> [What you need to do]
a) In the Docker tagging text below, which version component is incremented for backward compatible bug fixes?
b) Continue the Docker tagging text below, starting after its final sentence.

> [Extract to read]
* * * * * * * * *

It's important to note that relying solely on the latest
tag may lead to unexpected behavior or compatibility issues, as it may change over time as new versions are released.
Alternatively, you want to explicitly specify a version tag:
$ docker pull python:3.9.16
3.9.16: Pulling from library/python
918547b94326: Already exists
5d79063a01c5: Already exists
4eedd9c5abf7: Already exists
9cdadd40055f: Already exists
2a12d0031f3f: Already exists
cea461a97d87: Pull complete
a48c72dfa8c4: Pull complete
c343b921680a: Pull complete
Digest: sha256:6ea9dafc96d7914c5c1d199f1f0195c4e05cf017b10666ca84cb7ce8e2699d51
Status: Downloaded newer image for python:3.9.16
docker.io/library/python:3.9.16
While the image creator can decide the way she tags her images, many organizations (including the above python
image you've pulled) follow specific tagging method called semantic version, or SemVer.
Take a look on the python
image version: 3.9.16
. Each component has a specific meaning, given a version number MAJOR.MINOR.PATCH
:
- Increment the
MAJOR
version when you make incompatible API changes. - Increment the
MINOR
version when you add functionality in a backward compatible manner. - Increment the
PATCH
version when you make backward compatible bug fixes.
Assume you have an app exposing an API for your clients. For each of the following changes, decide the increment:
Given version
1.14.0
:
- What is the next version after a variable name refactor?
- What is the next version after adding a new endpoint to the api?
- What is the next version after changing the api endpoint from
/uploading
to/upload
.
You can manage docker images is a similar way you've managed containers.

* * * * * * * * *

(Data entries)
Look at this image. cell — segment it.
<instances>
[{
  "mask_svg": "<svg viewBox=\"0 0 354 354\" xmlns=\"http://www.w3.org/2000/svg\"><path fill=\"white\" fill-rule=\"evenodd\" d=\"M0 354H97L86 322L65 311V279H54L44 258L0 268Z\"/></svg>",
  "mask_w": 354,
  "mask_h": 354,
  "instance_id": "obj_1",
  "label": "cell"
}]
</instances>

* * * * * * * * *

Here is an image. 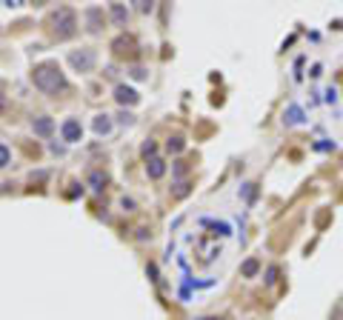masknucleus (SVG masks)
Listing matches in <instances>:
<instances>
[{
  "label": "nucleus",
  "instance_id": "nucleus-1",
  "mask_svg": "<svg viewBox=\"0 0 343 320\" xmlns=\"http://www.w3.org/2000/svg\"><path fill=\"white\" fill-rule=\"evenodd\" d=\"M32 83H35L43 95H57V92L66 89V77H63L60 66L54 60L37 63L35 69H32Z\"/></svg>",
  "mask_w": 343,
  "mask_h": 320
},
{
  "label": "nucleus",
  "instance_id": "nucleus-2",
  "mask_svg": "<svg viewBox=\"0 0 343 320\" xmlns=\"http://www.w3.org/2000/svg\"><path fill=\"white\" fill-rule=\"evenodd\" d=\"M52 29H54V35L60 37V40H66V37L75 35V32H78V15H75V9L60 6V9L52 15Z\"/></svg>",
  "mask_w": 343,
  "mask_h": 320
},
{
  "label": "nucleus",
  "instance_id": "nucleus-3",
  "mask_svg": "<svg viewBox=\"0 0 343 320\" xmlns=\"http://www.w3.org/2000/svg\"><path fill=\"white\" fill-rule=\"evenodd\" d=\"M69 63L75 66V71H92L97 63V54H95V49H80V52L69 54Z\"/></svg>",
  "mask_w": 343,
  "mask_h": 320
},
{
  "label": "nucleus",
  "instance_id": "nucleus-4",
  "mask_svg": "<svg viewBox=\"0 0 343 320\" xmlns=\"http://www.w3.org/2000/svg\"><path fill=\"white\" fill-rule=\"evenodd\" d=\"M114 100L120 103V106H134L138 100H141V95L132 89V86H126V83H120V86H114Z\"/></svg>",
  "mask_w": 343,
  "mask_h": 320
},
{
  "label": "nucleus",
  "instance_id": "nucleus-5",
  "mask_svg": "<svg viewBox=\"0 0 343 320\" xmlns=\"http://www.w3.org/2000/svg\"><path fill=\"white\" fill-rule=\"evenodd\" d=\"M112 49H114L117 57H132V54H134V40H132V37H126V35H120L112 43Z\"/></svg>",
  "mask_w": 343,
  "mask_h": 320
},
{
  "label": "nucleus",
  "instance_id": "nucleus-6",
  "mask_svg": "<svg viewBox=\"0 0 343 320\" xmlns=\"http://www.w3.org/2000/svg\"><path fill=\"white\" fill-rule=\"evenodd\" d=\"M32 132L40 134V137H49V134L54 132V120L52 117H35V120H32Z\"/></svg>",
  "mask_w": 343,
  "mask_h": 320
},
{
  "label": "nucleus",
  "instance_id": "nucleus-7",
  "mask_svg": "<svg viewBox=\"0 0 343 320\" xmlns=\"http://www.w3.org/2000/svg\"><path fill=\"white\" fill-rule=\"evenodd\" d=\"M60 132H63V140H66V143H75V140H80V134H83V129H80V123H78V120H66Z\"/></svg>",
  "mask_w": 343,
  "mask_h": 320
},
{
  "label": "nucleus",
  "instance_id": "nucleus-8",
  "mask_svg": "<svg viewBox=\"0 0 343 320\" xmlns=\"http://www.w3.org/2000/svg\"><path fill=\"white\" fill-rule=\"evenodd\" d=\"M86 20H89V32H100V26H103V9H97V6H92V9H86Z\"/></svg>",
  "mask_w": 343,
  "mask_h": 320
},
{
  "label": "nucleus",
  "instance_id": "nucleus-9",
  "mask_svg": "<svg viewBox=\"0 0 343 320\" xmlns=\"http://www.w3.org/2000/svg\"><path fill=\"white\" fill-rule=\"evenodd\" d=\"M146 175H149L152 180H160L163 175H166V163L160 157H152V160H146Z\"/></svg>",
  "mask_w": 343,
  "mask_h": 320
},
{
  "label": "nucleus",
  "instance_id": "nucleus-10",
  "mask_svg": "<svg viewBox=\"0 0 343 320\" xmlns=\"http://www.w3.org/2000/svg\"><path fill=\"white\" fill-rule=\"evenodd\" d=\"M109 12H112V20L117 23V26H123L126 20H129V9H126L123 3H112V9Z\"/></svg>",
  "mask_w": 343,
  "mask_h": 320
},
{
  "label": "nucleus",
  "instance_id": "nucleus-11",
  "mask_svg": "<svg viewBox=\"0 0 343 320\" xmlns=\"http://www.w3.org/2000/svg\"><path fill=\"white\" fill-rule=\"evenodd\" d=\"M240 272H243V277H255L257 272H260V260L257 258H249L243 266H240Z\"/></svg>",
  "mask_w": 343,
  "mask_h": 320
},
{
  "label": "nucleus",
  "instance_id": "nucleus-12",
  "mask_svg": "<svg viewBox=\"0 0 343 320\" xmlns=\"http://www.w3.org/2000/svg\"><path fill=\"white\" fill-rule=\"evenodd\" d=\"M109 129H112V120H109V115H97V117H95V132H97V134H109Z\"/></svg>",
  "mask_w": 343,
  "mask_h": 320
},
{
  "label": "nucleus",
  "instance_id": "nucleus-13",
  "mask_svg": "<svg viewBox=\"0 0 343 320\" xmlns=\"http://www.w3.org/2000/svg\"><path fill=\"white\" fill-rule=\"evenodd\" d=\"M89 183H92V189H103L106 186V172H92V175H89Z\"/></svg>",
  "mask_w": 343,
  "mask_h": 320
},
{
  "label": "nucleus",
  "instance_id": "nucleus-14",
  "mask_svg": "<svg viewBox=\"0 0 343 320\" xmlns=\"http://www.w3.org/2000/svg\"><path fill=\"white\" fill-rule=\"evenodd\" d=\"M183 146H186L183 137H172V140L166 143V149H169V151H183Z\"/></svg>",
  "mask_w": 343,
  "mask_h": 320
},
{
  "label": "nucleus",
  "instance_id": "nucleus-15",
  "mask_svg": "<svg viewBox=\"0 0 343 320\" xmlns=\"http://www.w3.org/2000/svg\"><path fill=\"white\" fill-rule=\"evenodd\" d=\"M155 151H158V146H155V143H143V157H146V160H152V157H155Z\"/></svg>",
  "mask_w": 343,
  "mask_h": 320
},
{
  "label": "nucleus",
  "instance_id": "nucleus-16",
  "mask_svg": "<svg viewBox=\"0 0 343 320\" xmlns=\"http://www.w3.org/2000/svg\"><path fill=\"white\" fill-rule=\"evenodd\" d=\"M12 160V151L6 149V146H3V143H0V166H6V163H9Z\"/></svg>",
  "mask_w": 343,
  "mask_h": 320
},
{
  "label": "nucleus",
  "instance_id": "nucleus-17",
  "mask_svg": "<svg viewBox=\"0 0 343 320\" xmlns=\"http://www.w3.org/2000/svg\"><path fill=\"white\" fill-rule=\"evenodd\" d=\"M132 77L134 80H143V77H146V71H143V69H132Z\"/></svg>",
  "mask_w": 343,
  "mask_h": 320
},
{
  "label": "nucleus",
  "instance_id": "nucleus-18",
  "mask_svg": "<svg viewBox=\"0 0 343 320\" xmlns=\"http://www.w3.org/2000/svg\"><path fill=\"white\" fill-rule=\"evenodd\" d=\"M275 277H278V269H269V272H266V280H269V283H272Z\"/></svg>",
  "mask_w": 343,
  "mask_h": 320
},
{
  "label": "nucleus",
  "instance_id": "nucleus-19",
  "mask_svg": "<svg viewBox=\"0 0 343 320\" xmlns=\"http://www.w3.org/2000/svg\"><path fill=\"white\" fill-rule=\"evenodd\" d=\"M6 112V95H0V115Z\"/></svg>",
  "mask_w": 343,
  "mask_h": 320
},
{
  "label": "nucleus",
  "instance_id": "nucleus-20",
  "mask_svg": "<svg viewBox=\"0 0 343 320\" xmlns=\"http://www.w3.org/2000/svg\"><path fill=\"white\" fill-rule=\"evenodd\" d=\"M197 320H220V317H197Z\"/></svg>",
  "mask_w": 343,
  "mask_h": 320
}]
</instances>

* * * * * * * * *

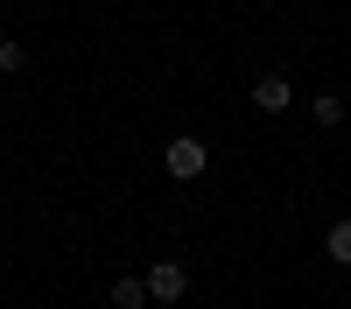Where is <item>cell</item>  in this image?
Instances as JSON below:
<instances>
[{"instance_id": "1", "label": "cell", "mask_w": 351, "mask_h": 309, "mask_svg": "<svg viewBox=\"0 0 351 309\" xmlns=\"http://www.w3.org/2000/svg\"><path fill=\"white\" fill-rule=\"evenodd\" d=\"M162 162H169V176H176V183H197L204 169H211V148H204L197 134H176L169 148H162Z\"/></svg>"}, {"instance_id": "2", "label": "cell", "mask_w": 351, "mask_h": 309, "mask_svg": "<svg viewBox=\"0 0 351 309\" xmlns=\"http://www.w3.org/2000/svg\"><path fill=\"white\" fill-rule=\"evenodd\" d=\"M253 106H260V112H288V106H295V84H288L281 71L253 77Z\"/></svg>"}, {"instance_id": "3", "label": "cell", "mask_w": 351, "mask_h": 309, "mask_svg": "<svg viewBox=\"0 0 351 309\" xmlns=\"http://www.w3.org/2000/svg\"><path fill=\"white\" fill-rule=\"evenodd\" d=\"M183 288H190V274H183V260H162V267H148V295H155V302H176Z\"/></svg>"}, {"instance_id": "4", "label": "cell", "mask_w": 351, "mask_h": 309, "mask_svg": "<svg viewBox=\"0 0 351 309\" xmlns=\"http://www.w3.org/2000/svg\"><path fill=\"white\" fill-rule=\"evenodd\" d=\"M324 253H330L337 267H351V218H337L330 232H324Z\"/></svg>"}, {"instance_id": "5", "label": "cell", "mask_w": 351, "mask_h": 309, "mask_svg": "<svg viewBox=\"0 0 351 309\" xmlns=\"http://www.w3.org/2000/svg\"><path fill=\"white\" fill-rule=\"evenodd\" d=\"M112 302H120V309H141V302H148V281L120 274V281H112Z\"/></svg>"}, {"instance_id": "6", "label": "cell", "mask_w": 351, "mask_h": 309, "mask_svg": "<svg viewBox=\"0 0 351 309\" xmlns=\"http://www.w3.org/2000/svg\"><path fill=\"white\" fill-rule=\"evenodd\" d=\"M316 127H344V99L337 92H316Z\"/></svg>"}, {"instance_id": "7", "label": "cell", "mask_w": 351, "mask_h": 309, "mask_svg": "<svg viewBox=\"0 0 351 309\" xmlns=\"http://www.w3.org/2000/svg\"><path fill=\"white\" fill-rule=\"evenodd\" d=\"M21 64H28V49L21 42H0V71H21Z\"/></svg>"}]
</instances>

* * * * * * * * *

> [Final answers]
a) The PATCH version.

b)
List available images with docker images
, pulling images from a registry using docker pull
, pushing images to a registry with docker push
, removing images using docker image rm
, and inspecting image details with docker inspect
, among others.
It's time to learn how to build your own images.
In the below example, we will build the Flask application under simple_flask_webserver
.
A Dockerfile is a text document in which you tell docker how to containerize an application.
Assume you start with a clean version of Ubuntu and want to run a Python application.
The natural approach might involve manual installation steps such as using apt-get
to update the system, installing Python, install app dependencies using pip
, setting up the application environment, and configuring runtime settings.
A Dockerfile provides a declarative and automated way to define all these steps as instructions for docker to build. The final result after building an image according to a Dockerfile is a self-contained and portable artifact that encapsulates the application code, its dependencies, and the runtime environment. This image can be run as a container on any system that has Docker installed, ensuring consistent behavior and eliminating the need for manual setup and configuration.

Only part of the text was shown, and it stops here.